Symptoms of COVID-19 typically begin 2-14 days after being exposed to the virus. These include fever, chills, shortness of breath, muscle pain, headache, sore throat, and possibly loss of taste or smell. However, if the child has a high fever that is persistent, trouble breathing and not eating or drinking well, call your pediatrician. If the child seems to be worsening, he or she should be seen in the emergency department.

We understand that many parents may wonder if their child should be tested for coronavirus, the virus that causes COVID-19. Currently, there are two types of tests. The PCR nasal swab is performed on a person with current symptoms.

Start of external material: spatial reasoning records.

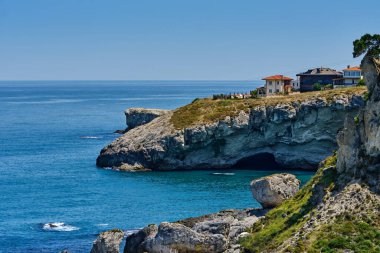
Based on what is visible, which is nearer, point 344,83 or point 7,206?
point 7,206

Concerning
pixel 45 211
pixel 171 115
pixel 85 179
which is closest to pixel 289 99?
pixel 171 115

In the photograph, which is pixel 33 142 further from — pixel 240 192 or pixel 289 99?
pixel 240 192

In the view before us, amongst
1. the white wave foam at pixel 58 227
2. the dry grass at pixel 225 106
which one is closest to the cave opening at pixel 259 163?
the dry grass at pixel 225 106

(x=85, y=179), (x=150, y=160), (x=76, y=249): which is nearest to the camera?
(x=76, y=249)

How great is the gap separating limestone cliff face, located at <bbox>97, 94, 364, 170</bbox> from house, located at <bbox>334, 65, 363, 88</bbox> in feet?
77.0

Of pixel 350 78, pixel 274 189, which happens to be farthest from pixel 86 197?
pixel 350 78

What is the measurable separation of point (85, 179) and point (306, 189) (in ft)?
197

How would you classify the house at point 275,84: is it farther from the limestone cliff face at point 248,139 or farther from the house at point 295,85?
the limestone cliff face at point 248,139

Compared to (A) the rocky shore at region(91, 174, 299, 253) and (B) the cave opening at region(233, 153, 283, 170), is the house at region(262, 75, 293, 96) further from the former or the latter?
(A) the rocky shore at region(91, 174, 299, 253)

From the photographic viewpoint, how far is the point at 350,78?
153m

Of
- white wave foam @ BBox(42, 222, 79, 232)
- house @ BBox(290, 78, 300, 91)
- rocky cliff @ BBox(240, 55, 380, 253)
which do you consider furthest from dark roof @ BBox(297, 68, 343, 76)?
rocky cliff @ BBox(240, 55, 380, 253)

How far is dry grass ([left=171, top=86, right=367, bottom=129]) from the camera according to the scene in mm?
133625

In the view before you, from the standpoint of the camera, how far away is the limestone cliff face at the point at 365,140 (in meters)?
60.7

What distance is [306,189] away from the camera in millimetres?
70875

The antibody test is appropriate for any child that may have been exposed to COVID-19 and no longer has symptoms. It is also recommended for a child with no symptoms that had exposure to a known case. Antibodies are proteins that are developed by the immune system whose job is to fight and get rid of antigens. By performing antibody testing, the doctor is able to determine if the child was previously infected by coronavirus. At this time, there is no evidence that antibodies protect the child from being infected again.

It is extremely important that parents and caregivers heed instructions by local authorities regarding social distancing to keep their children as safe as possible. Children can be taught to wash their hands and cover their cough. Simple cloth face coverings are also appropriate for children over the age of 2 and able to remove the mask on their own.

Over the last few weeks, there have been reports of a new condition that has been emerging around the world in children. It appears to be a rare syndrome associated with COVID-19. Pediatric Multisystem Inflammatory Syndrome (PMIS) causes inflammation to blood vessels and arteries that can ultimately cause heart damage.

PMIS is similar to Kawasaki Disease, which is a disease characterized by inflammation of blood vessels. Symptoms of PMIS include fever lasting more than 5 days, severe abdominal pain, vomiting, diarrhea, trouble breathing, chest pain, skin rash, bloodshot eyes, difficulty feeding, confusion, swelling of hands and feet, cracking or redness to tongue or lips, and swollen neck lymph nodes.

At this time, PMIS appears to be a syndrome that develops after a child has had COVID-19 and is not considered contagious. Doctors are still learning more about PMIS as new cases emerge. Most children who have been diagnosed with COVID-19 have not developed PMIS. The syndrome is diagnosed by history, physical exam and lab testing and can be treated.